AIM –
Convert the entries below into a JSON list of strings with one string per line, skipping blank lines. Leave the pictures out.

* start DATA SHOWN *

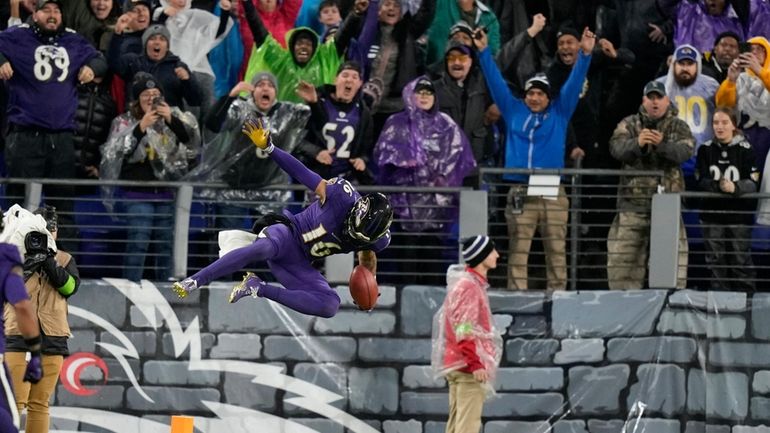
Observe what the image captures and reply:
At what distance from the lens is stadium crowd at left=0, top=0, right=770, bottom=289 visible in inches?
611

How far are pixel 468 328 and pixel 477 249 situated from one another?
0.66 m

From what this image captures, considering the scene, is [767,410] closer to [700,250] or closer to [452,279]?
[700,250]

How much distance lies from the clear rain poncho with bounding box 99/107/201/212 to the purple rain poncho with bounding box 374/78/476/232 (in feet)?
5.61

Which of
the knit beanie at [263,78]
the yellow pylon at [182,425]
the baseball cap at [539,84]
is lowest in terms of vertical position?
the yellow pylon at [182,425]

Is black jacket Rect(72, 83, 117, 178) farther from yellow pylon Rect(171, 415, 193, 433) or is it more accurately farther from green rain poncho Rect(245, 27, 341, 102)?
yellow pylon Rect(171, 415, 193, 433)

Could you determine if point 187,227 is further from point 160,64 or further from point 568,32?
point 568,32

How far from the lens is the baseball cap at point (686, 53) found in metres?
15.6

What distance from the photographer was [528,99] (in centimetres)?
1573

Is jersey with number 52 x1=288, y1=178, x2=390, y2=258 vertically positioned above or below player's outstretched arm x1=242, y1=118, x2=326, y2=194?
Result: below

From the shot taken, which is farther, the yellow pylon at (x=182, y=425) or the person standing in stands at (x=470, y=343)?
the person standing in stands at (x=470, y=343)

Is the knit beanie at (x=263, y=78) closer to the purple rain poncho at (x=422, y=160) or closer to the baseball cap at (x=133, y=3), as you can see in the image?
the purple rain poncho at (x=422, y=160)

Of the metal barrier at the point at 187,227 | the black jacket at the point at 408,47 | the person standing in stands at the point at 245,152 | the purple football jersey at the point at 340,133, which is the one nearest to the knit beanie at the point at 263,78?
the person standing in stands at the point at 245,152

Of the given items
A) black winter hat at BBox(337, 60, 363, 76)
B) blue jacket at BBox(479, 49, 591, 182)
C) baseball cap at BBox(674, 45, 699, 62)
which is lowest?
blue jacket at BBox(479, 49, 591, 182)

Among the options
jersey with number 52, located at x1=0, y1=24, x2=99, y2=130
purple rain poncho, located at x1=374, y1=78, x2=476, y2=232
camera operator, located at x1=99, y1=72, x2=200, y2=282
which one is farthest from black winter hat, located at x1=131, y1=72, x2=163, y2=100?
purple rain poncho, located at x1=374, y1=78, x2=476, y2=232
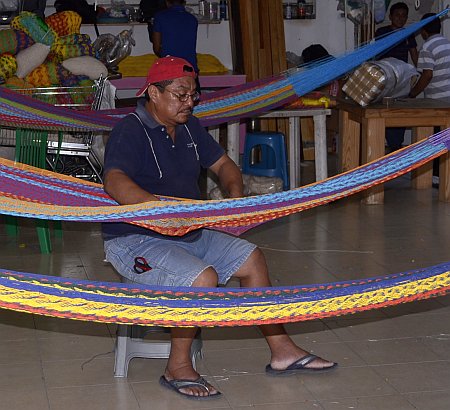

* end DATA SHOWN *

ANSWER TO THIS EXERCISE –
[
  "Observe what the image captures and reply:",
  "At what distance from the lens is stadium crowd at left=0, top=0, right=770, bottom=289 visible in inches?",
  "611",
  "How far are pixel 468 328 and pixel 477 249 situated from one another?",
  "0.66 m",
  "From what this image captures, considering the scene, is [767,410] closer to [700,250] or closer to [452,279]?",
  "[700,250]",
  "How much distance lies from the clear rain poncho with bounding box 99/107/201/212 to the purple rain poncho with bounding box 374/78/476/232 (in feet)?",
  "5.61",
  "Which of",
  "the knit beanie at [263,78]",
  "the yellow pylon at [182,425]",
  "the baseball cap at [539,84]",
  "is lowest in terms of vertical position?",
  "the yellow pylon at [182,425]",
  "Is black jacket Rect(72, 83, 117, 178) farther from yellow pylon Rect(171, 415, 193, 433) or is it more accurately farther from green rain poncho Rect(245, 27, 341, 102)?",
  "yellow pylon Rect(171, 415, 193, 433)",
  "Could you determine if point 187,227 is further from point 160,64 or further from point 568,32?",
  "point 568,32",
  "How far from the lens is the baseball cap at point (686, 53) found in metres?",
  "15.6",
  "What distance from the photographer was [528,99] (in centimetres)?",
  "1573",
  "Is jersey with number 52 x1=288, y1=178, x2=390, y2=258 vertically positioned above or below player's outstretched arm x1=242, y1=118, x2=326, y2=194?",
  "Result: below",
  "From the shot taken, which is farther, the yellow pylon at (x=182, y=425) or the person standing in stands at (x=470, y=343)?",
  "the person standing in stands at (x=470, y=343)",
  "Is the knit beanie at (x=263, y=78) closer to the purple rain poncho at (x=422, y=160) or closer to the baseball cap at (x=133, y=3), as you can see in the image?",
  "the purple rain poncho at (x=422, y=160)",
  "Of the metal barrier at the point at 187,227 | the black jacket at the point at 408,47 | the person standing in stands at the point at 245,152 | the purple football jersey at the point at 340,133, which is the one nearest to the knit beanie at the point at 263,78?",
  "the person standing in stands at the point at 245,152",
  "Of the given items",
  "A) black winter hat at BBox(337, 60, 363, 76)",
  "B) blue jacket at BBox(479, 49, 591, 182)",
  "C) baseball cap at BBox(674, 45, 699, 62)",
  "which is lowest?",
  "blue jacket at BBox(479, 49, 591, 182)",
  "Among the options",
  "jersey with number 52, located at x1=0, y1=24, x2=99, y2=130",
  "purple rain poncho, located at x1=374, y1=78, x2=476, y2=232",
  "camera operator, located at x1=99, y1=72, x2=200, y2=282",
  "which one is farthest from black winter hat, located at x1=131, y1=72, x2=163, y2=100?",
  "purple rain poncho, located at x1=374, y1=78, x2=476, y2=232"
]